Задача: Выпишите без изменений из текста об истории чтения фрагмент, который открывается словами «К оглавлению» и завершается словами «умещались в одном списке.».

История чтения - Страница 59


К оглавлению

59

Несмотря на то что библиотека Фурниваля была поделена на три «клумбы», tabulae назначались для подкатегорий не по степени важности, а просто в зависимости от того, сколько томов у него было по данной теме. Диалектике, к примеру, был отведен целый список, потому что в его библиотеке было более десятка книг, посвященных этому предмету; геометрия и арифметика, по каждой из которых у него было всего шесть книг, умещались в одном списке.

Сад Фурниваля, по крайней мере частично, был создан по принципам средневековой системы образования, в которую входило семь курсов: грамматика, риторика, логика, арифметика, геометрия, астрономия и музыка. Считалось, что такой набор предметов, разработанный в начале V века Марцианом Капеллой, воплощает в себе все грани человеческой мудрости.

Примерно за сто лет до того как Фурниваль предложил свою систему, другие любители книг, такие как отец церковного права Грациан и теолог Петр Ломбард, предлагали ввести новую классификацию человеческих знаний, базируясь на переоценке трудов Аристотеля, чья универсальная система иерархии всего сущего показалась им крайне привлекательной. Много лет их предложения не находили отклика. Но к середине XIII века огромное количество работ Аристотеля хлынуло в Европу (это были переводы на латынь с арабского, сделанные такими образованные люди, как Михаил Шотландец и Герман Немецкий), и ученым пришлось пересмотреть разделение, которое Фурниваль находил таким естественным. Начиная с 1251 года Парижский университет официально включил труды Аристотеля в учебный курс. Как некогда это делали библиотекари Александрии, библиотекари Европы разыскивали Аристотеля. Они обнаружили, что его труды были тщательно отредактированы и прокомментированы мусульманскими учеными, такими как Аверроэс и Авиценна, его главные западный и восточный толкователи.

Аристотель пришел к арабам благодаря сну. Однажды ночью в начале X века калифу аль-Маммуну, сыну полулегендарного Гаруна аль-Рашида, приснился разговор. Собеседником калифа был бледный голубоглазый человек с широким лбом и нахмуренными бровями, сидевший на троне. Этим человеком (калиф узнал его с той уверенностью, которая дается нам только во сне) был Аристотель, и тайные слова, сказанные между ними, побудили калифа приказать ученым Багдадской академии начиная с этой самой ночи направить все свои усилия на перевод греческого философа.

Но не только в Багдаде собирали сочинения Аристотеля и других греческих классиков. В Каире в библиотеке Фатимидов до суннитских чисток 1175 года находилось более 1,1 миллиона томов, относившихся к этому разряду. (Крестоносцы с некоторым преувеличением, вызванным, очевидно, потрясением и завистью, сообщали, что неверные хранили у себя более трех миллионов книг.) Построенная по образцу Александрийской библиотеки, библиотека Фатимидов также состояла из мусея, архива и лаборатории. Христианские ученые специально приезжали на юг, чтобы воспользоваться ее бесценными ресурсами. В исламской Испании тоже было множество прекрасных библиотек; в одной Андалузии их было больше семидесяти, и в одной из них библиотеке халифата Кордовы — в годы правления аль-Хакама (961–976) хранилось около 400 000 томов.

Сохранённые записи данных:
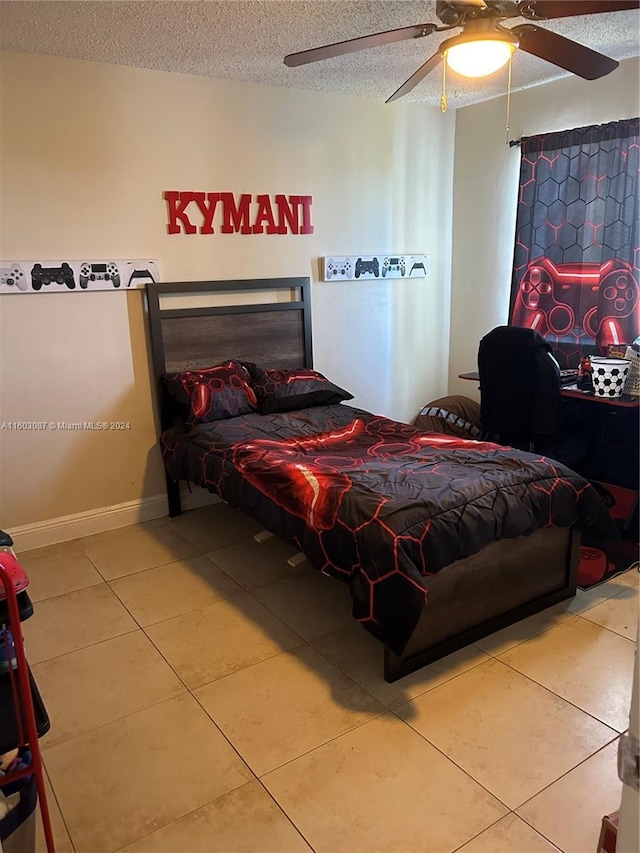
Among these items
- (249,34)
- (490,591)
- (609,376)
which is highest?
(249,34)

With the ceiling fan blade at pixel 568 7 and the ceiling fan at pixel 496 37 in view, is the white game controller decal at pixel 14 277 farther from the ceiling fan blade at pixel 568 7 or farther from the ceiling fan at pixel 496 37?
the ceiling fan blade at pixel 568 7

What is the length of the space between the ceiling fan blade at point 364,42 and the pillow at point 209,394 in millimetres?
1639

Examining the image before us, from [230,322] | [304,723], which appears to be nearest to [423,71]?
[230,322]

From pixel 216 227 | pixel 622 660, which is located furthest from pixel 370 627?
pixel 216 227

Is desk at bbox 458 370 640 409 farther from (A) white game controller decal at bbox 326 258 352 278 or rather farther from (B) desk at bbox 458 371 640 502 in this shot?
(A) white game controller decal at bbox 326 258 352 278

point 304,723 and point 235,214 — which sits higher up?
point 235,214

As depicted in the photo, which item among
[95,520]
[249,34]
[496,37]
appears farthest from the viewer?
[95,520]

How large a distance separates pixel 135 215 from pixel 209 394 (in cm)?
103

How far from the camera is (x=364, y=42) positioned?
2.36m

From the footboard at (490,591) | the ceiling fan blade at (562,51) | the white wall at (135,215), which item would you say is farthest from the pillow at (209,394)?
the ceiling fan blade at (562,51)

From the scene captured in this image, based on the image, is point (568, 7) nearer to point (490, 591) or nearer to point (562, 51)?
Answer: point (562, 51)

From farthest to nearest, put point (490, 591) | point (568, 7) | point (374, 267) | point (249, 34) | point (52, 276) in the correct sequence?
point (374, 267), point (52, 276), point (249, 34), point (490, 591), point (568, 7)

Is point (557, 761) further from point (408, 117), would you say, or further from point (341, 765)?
point (408, 117)

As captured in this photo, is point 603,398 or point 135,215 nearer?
point 603,398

Результат:
К оглавлению

59

Несмотря на то что библиотека Фурниваля была поделена на три «клумбы», tabulae назначались для подкатегорий не по степени важности, а просто в зависимости от того, сколько томов у него было по данной теме. Диалектике, к примеру, был отведен целый список, потому что в его библиотеке было более десятка книг, посвященных этому предмету; геометрия и арифметика, по каждой из которых у него было всего шесть книг, умещались в одном списке.